“Dünyanın Tenine Dokunuş”, Mühür Kitaplığı Yayınları tarafından basıma hazırlanan deneme tadında bir gezi kitabı. Hatta zaman zaman, masalsı anlatımıyla dikkat çekiyor. Demet Kurt’un kaleme aldığı kitapta 20 adet gezi yazısı var. Bu tür yazılar tarih, coğrafya, sosyoloji gibi bilim dalları içinde önemli bir kaynak.
Demet Kurt, doğaya tutkun bir gezgin. İçindeki peri, “Yola çıkmayanın hikayesi mi olur?” deyince dağlara, bozkırlara, kırlara çıkmış. Gezdiği yerleri dost muhabbetlerine taşımış. “Dünyanın Tenine Dokunuş”taki yazılar, Isparta’da lavanta üretilen Kuyucak Köyü’nden başlıyor. Sonra Demet Kurt, Salda Gölü’nün düşüne yatıyor. Demet Kurt, gezip gördüğü yerlerin doğa ve iklimle ilgili özelliklerinin yanı sıra o bölgede yaşayan insanların geleneklerini, alışkanlıklarını ve zevklerini tanıtmaya çalışıyor. Eski zamanlara gittiği ve karşılaştığı hikayeleri anlattığı da oluyor. Bununla yetinmiyor, tarihe dizeler serpiştiriyor. “Kimlerin dizeleri var?” derseniz, aklıma ilk gelenler Ahmet Haşim, Edip Cansever, Didem Madak ve Melih Cevdet Anday oluyor.

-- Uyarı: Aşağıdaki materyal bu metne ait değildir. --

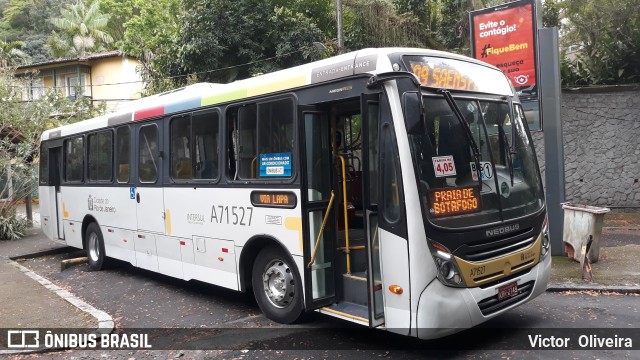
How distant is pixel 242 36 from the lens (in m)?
17.7

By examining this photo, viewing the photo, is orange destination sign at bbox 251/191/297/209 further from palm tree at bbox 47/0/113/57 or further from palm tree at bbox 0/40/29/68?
palm tree at bbox 47/0/113/57

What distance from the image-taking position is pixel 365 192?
4969mm

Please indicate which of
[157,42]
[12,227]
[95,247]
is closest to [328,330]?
[95,247]

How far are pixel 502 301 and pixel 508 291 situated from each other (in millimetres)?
126

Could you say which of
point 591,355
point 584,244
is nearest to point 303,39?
point 584,244

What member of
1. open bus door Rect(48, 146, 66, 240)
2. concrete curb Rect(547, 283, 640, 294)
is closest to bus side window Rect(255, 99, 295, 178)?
concrete curb Rect(547, 283, 640, 294)

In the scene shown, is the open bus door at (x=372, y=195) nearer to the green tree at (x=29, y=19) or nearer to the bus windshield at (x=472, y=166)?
the bus windshield at (x=472, y=166)

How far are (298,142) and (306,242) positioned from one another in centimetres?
107

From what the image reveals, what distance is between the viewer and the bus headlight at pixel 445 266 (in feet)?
15.1

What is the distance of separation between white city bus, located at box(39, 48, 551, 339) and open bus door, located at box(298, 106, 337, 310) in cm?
2

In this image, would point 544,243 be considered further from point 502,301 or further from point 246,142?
point 246,142

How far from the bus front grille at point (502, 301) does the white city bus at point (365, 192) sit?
2 centimetres

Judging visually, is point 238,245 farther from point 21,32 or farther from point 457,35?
point 21,32

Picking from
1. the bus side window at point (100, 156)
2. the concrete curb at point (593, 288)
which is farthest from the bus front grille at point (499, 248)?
the bus side window at point (100, 156)
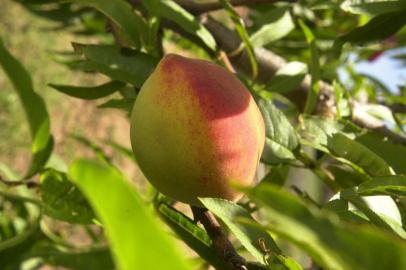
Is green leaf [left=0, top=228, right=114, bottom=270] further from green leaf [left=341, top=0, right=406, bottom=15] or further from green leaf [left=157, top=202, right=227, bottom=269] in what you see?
green leaf [left=341, top=0, right=406, bottom=15]

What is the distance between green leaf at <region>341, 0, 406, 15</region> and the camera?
61 centimetres

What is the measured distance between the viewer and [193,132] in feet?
1.67

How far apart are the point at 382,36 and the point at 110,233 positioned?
1.84 feet

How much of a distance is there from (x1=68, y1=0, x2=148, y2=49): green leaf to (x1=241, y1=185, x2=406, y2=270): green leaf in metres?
0.48

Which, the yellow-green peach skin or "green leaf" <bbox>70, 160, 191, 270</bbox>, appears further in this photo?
the yellow-green peach skin

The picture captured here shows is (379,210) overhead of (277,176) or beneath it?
overhead

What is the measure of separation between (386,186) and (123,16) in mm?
366

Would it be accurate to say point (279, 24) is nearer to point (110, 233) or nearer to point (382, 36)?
point (382, 36)

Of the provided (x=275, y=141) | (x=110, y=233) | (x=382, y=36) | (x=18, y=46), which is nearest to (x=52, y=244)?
(x=275, y=141)

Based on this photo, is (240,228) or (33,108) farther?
(33,108)

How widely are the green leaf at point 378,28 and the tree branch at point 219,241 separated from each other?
0.30m

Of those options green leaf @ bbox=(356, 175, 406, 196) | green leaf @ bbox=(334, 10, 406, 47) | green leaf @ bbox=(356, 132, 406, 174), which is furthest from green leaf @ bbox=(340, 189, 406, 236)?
green leaf @ bbox=(334, 10, 406, 47)

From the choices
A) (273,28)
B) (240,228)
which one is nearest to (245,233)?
(240,228)

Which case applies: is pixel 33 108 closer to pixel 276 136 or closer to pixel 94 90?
pixel 94 90
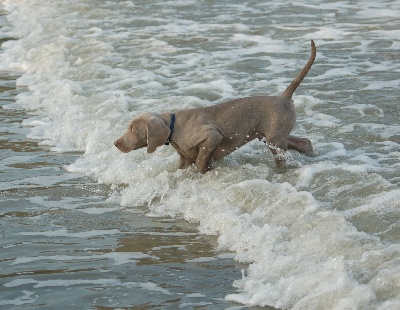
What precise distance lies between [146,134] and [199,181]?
0.62 meters

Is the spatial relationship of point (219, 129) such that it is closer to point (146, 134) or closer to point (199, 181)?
point (199, 181)

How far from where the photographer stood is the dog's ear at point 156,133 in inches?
293

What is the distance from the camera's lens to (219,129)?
7680 millimetres

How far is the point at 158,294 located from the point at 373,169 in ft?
9.00

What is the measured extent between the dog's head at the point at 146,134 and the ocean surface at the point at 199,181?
1.29 ft

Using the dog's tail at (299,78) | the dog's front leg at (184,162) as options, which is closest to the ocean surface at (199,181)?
the dog's front leg at (184,162)

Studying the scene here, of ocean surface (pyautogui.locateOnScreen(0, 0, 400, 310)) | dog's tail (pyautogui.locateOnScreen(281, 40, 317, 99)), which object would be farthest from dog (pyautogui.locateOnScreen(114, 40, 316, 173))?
ocean surface (pyautogui.locateOnScreen(0, 0, 400, 310))

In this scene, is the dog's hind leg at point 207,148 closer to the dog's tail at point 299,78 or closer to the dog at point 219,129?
the dog at point 219,129

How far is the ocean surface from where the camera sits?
532cm

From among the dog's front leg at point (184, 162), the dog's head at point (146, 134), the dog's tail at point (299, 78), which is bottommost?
the dog's front leg at point (184, 162)

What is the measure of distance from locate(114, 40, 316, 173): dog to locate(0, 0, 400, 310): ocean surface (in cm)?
17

Demet Kurt’un yalın ve samimi bir anlatımı var ki, sanki onunla birlikte geziyorsunuz. Hasan Dağı, Kuş Cenneti, Ayazini kaya anıtları, Karanfil Dağı, Yıldıztepe. Nazlı Köy olarak adlandırılan Sobran Köyü, Anadolu’dan geçen uygarlıkların izlerini barındıran Mardin, Sivas/Divriği kanyonları ve Çıldır Gölü gezdiğiniz, gördüğünüz yerler. Buraları daha önce gezmiş, görmüş de olabilirsiniz. Ancak bu kitabı okuduktan sonra bir eksiği tamamlamış olmanın hissini yaşayacak ve bundan sonra göreceğiniz yerlere farklı bir gözle bakacaksınız.
“Dünyanın Tenine Dokunuş”tan daha fazla söz etmeyeceğim. Farklı bir kitap olduğunu bilin isterim...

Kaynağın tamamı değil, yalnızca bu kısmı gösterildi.